PROBLEM DETAILS »
Please copy every line of the records below that holds the word "from".

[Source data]

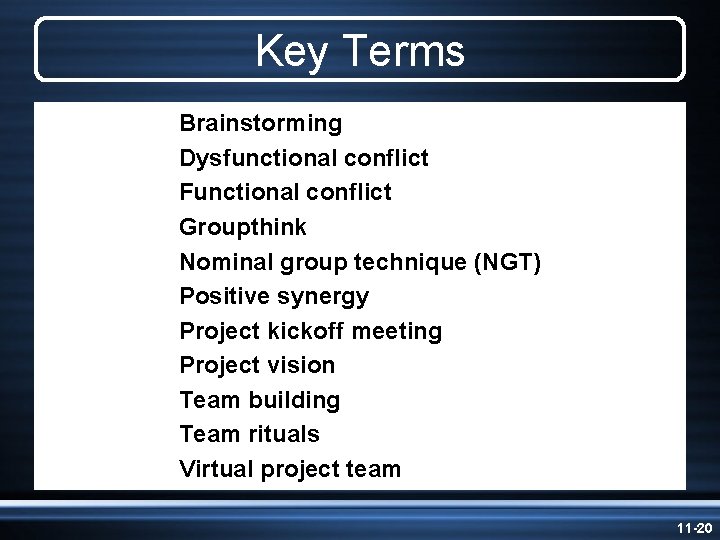 Key Terms

Brainstorming
Dysfunctional conflict
Functional conflict
Groupthink
Nominal group technique (NGT)
Positive synergy
Project kickoff meeting
Project vision
Team building
Team rituals
Virtual project team

11-20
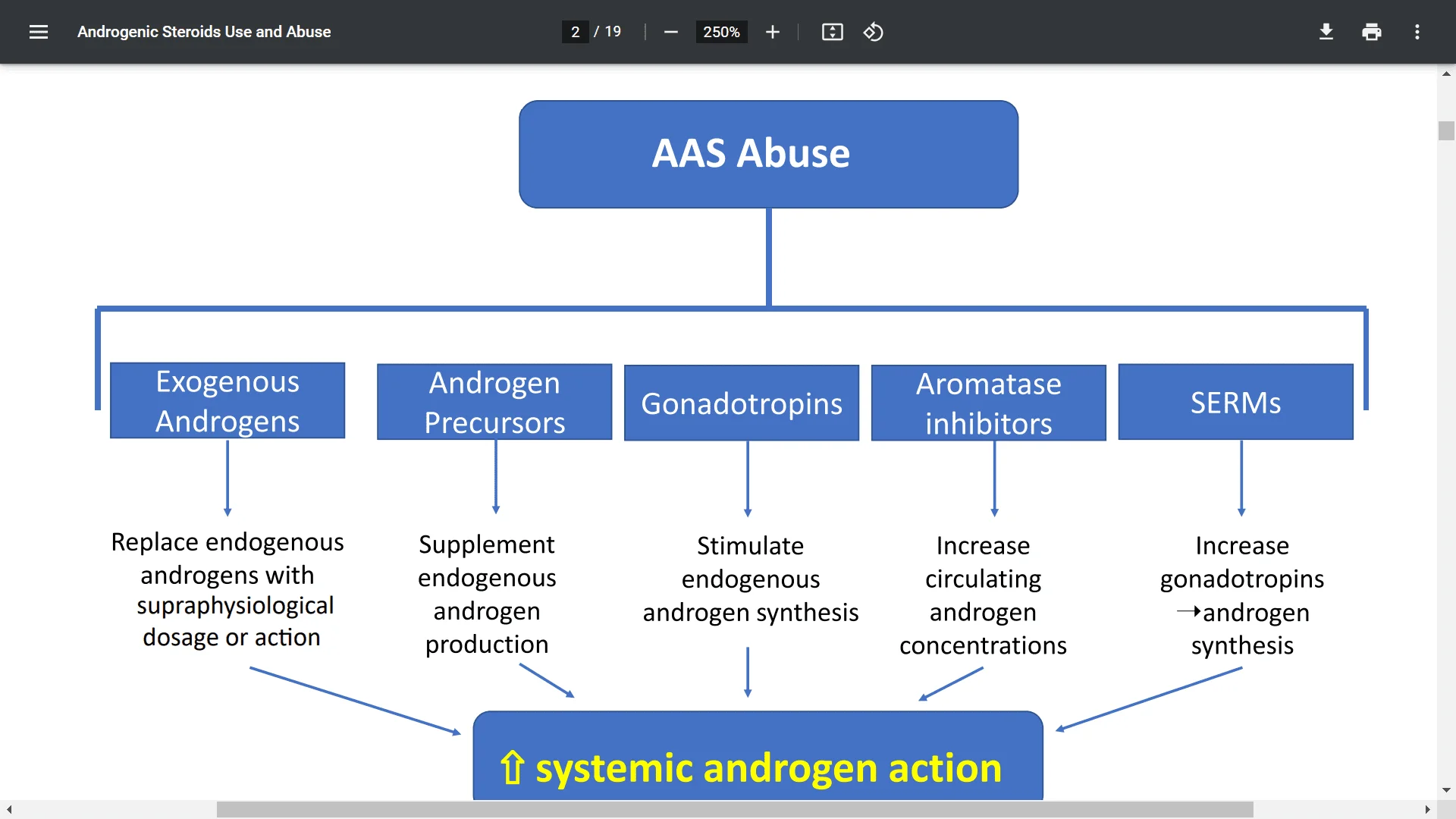 Androgenic Steroids Use and Abuse

2 / 19

250%

AAS Abuse

Exogenous Androgens

Androgen Precursors

Gonadotropins

Aromatase inhibitors

SERMs

Replace endogenous androgens with supraphysiological dosage or action

Supplement endogenous androgen production

Stimulate endogenous androgen synthesis

Increase circulating androgen concentrations

Increase gonadotropins →androgen synthesis

⇧ systemic androgen action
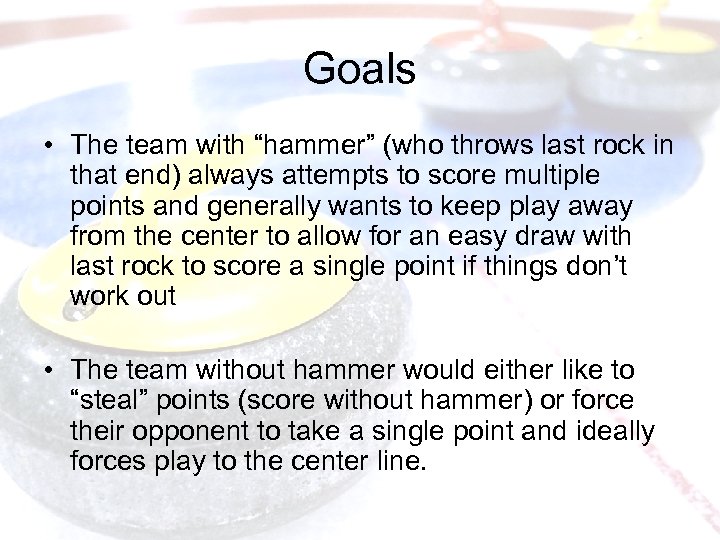 Goals

• The team with “hammer” (who throws last rock in that end) always attempts to score multiple points and generally wants to keep play away from the center to allow for an easy draw with last rock to score a single point if things don’t work out

• The team without hammer would either like to “steal” points (score without hammer) or force their opponent to take a single point and ideally forces play to the center line.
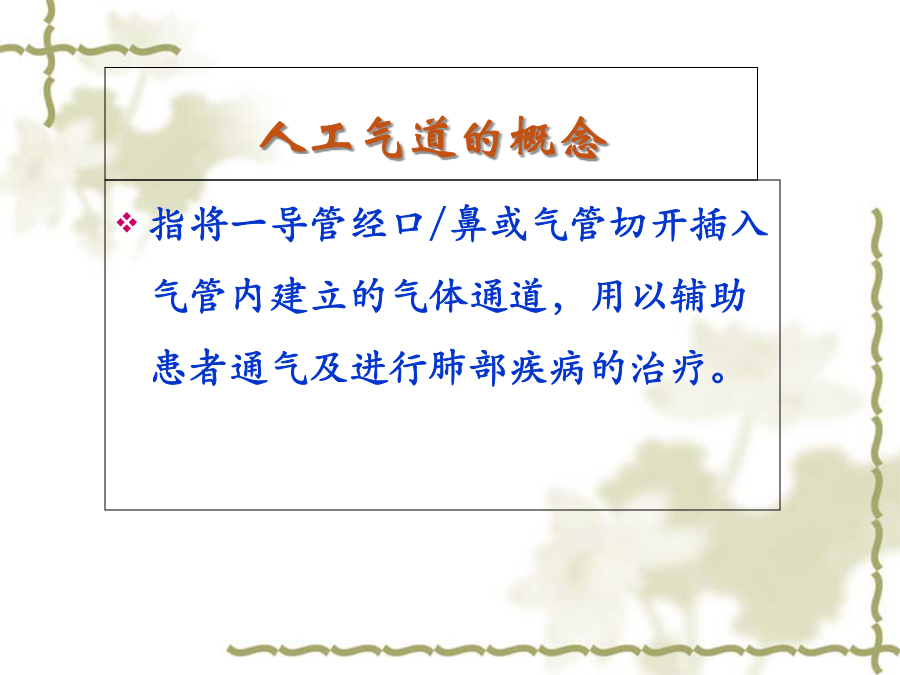 人工气道的概念

❖ 指将一导管经口/鼻或气管切开插入气管内建立的气体通道，用以辅助患者通气及进行肺部疾病的治疗。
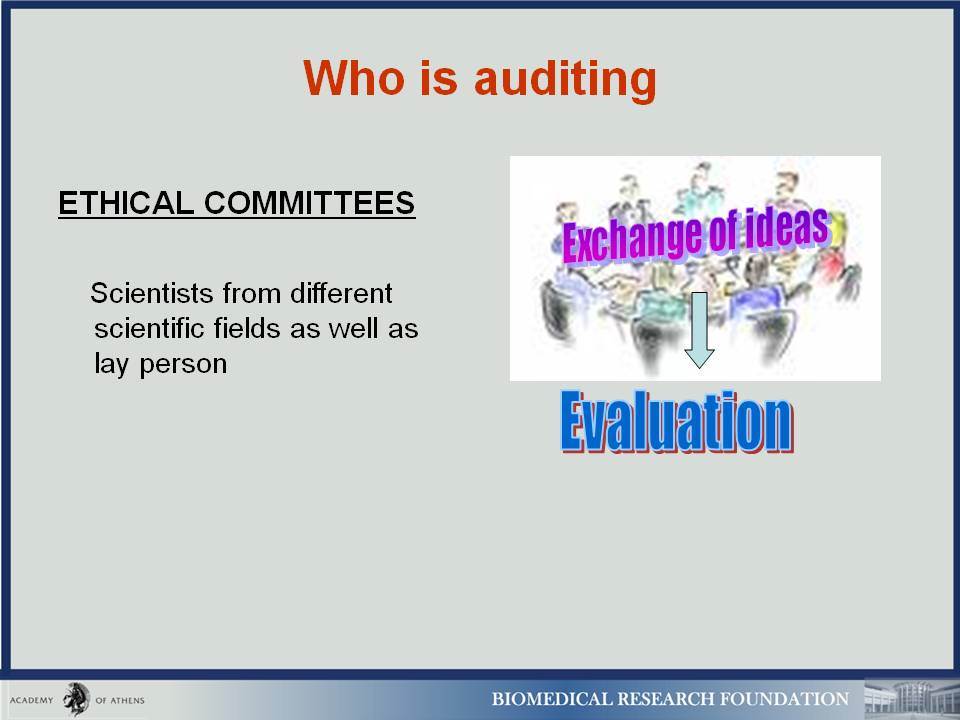 Who is auditing

ETHICAL COMMITTEES

Scientists from different scientific fields as well as lay person

Exchange of ideas

Evaluation

ACADEMY OF ATHENS

BIOMEDICAL RESEARCH FOUNDATION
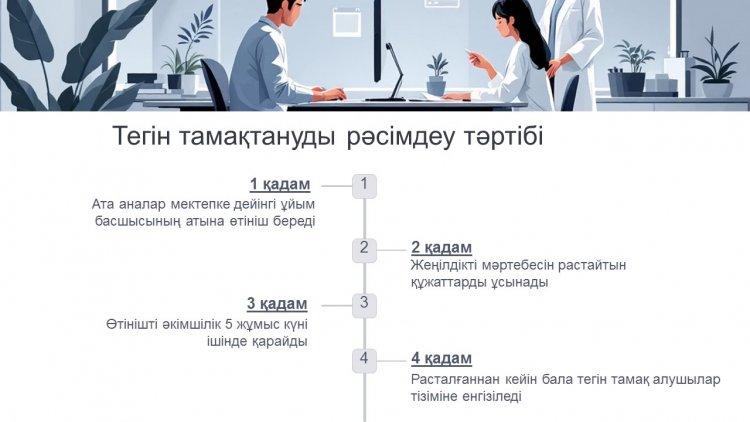 Тегін тамақтануды рәсімдеу тәртібі

1 қадам
Ата аналар мектепке дейінгі ұйым басшысының атына өтініш береді

1

2

2 қадам
Жеңілдікті мәртебесін растайтын құжаттарды ұсынады

3 қадам
Өтінішті әкімшілік 5 жұмыс күні ішінде қарайды

3

4

4 қадам
Расталғаннан кейін бала тегін тамақ алушылар тізіміне енгізіледі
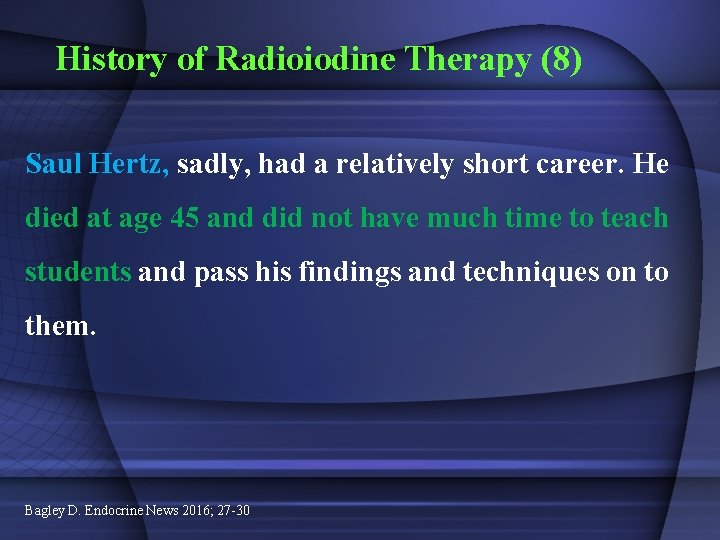 History of Radioiodine Therapy (8)

Saul Hertz, sadly, had a relatively short career. He died at age 45 and did not have much time to teach students and pass his findings and techniques on to them.

Bagley D. Endocrine News 2016; 27-30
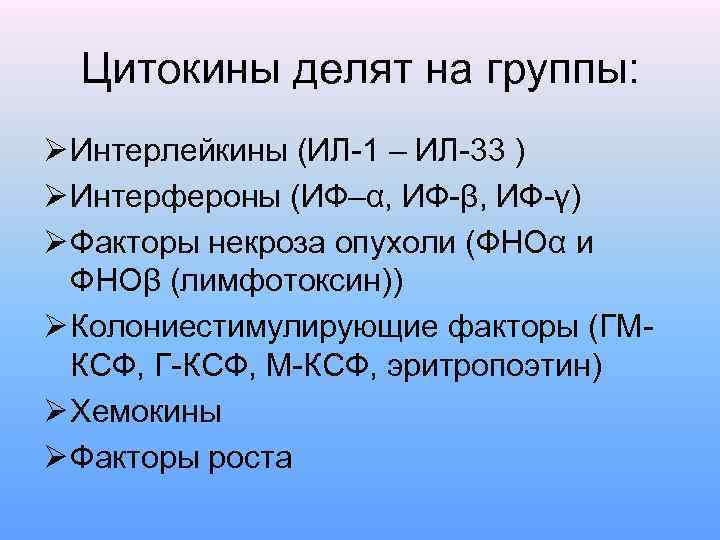 Цитокины делят на группы:

➢Интерлейкины (ИЛ-1 – ИЛ-33 )
➢Интерфероны (ИФ–α, ИФ-β, ИФ-γ)
➢Факторы некроза опухоли (ФНОα и ФНОβ (лимфотоксин))
➢Колониестимулирующие факторы (ГМ-КСФ, Г-КСФ, М-КСФ, эритропоэтин)
➢Хемокины
➢Факторы роста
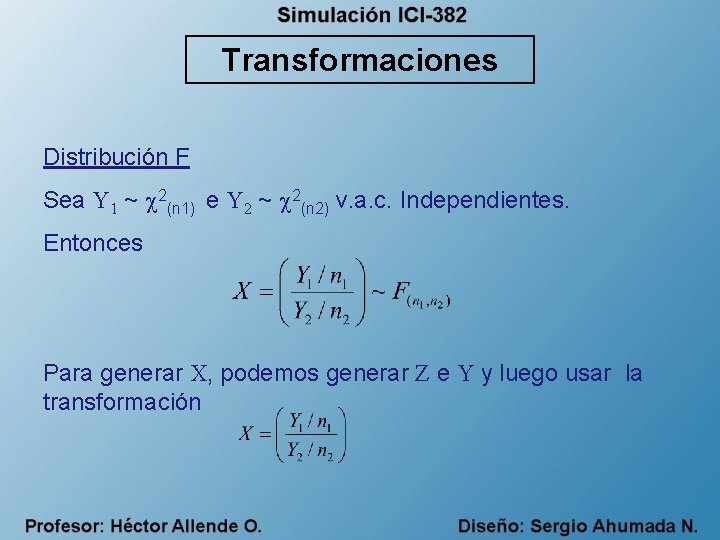 Simulación ICI-382

Transformaciones

Distribución F

Sea $Y_1 \sim \chi^2_{(n1)}$ e $Y_2 \sim \chi^2_{(n2)}$ v.a.c. Independientes.

Entonces

$X = \left( \frac{Y_1 / n_1}{Y_2 / n_2} \right) \sim F_{(n_1, n_2)}$

Para generar X, podemos generar Z e Y y luego usar la transformación

$X = \left( \frac{Y_1 / n_1}{Y_2 / n_2} \right)$

Profesor: Héctor Allende O.

Diseño: Sergio Ahumada N.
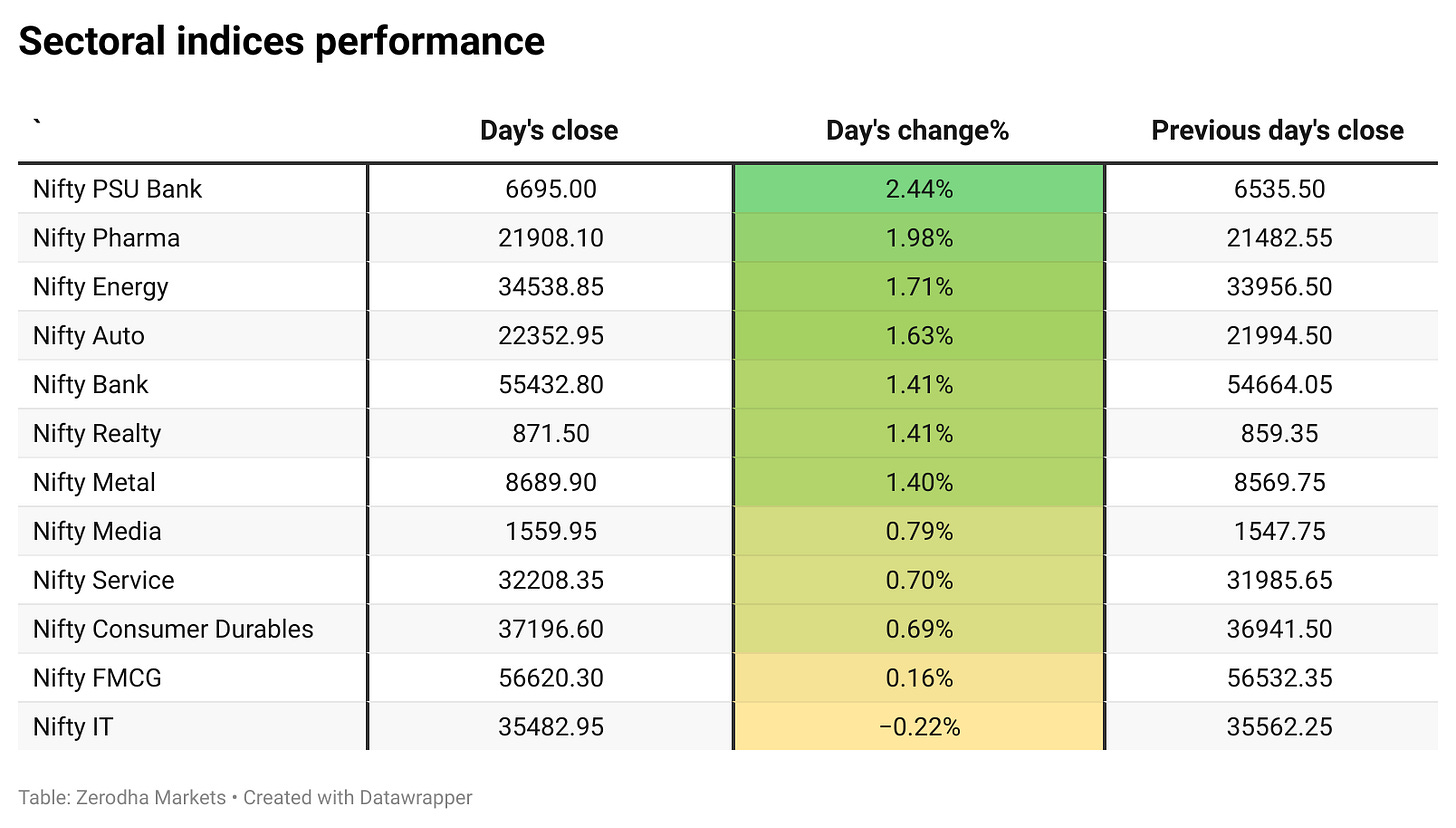 Sectoral indices performance

| ` | Day's close | Day's change% | Previous day's close |
|---|---|---|---|
| Nifty PSU Bank | 6695.00 | 2.44% | 6535.50 |
| Nifty Pharma | 21908.10 | 1.98% | 21482.55 |
| Nifty Energy | 34538.85 | 1.71% | 33956.50 |
| Nifty Auto | 22352.95 | 1.63% | 21994.50 |
| Nifty Bank | 55432.80 | 1.41% | 54664.05 |
| Nifty Realty | 871.50 | 1.41% | 859.35 |
| Nifty Metal | 8689.90 | 1.40% | 8569.75 |
| Nifty Media | 1559.95 | 0.79% | 1547.75 |
| Nifty Service | 32208.35 | 0.70% | 31985.65 |
| Nifty Consumer Durables | 37196.60 | 0.69% | 36941.50 |
| Nifty FMCG | 56620.30 | 0.16% | 56532.35 |
| Nifty IT | 35482.95 | −0.22% | 35562.25 |

Table: Zerodha Markets • Created with Datawrapper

EXERCISE ANSWER »
• The team with “hammer” (who throws last rock in that end) always attempts to score multiple points and generally wants to keep play away from the center to allow for an easy draw with last rock to score a single point if things don’t work out
Scientists from different scientific fields as well as lay person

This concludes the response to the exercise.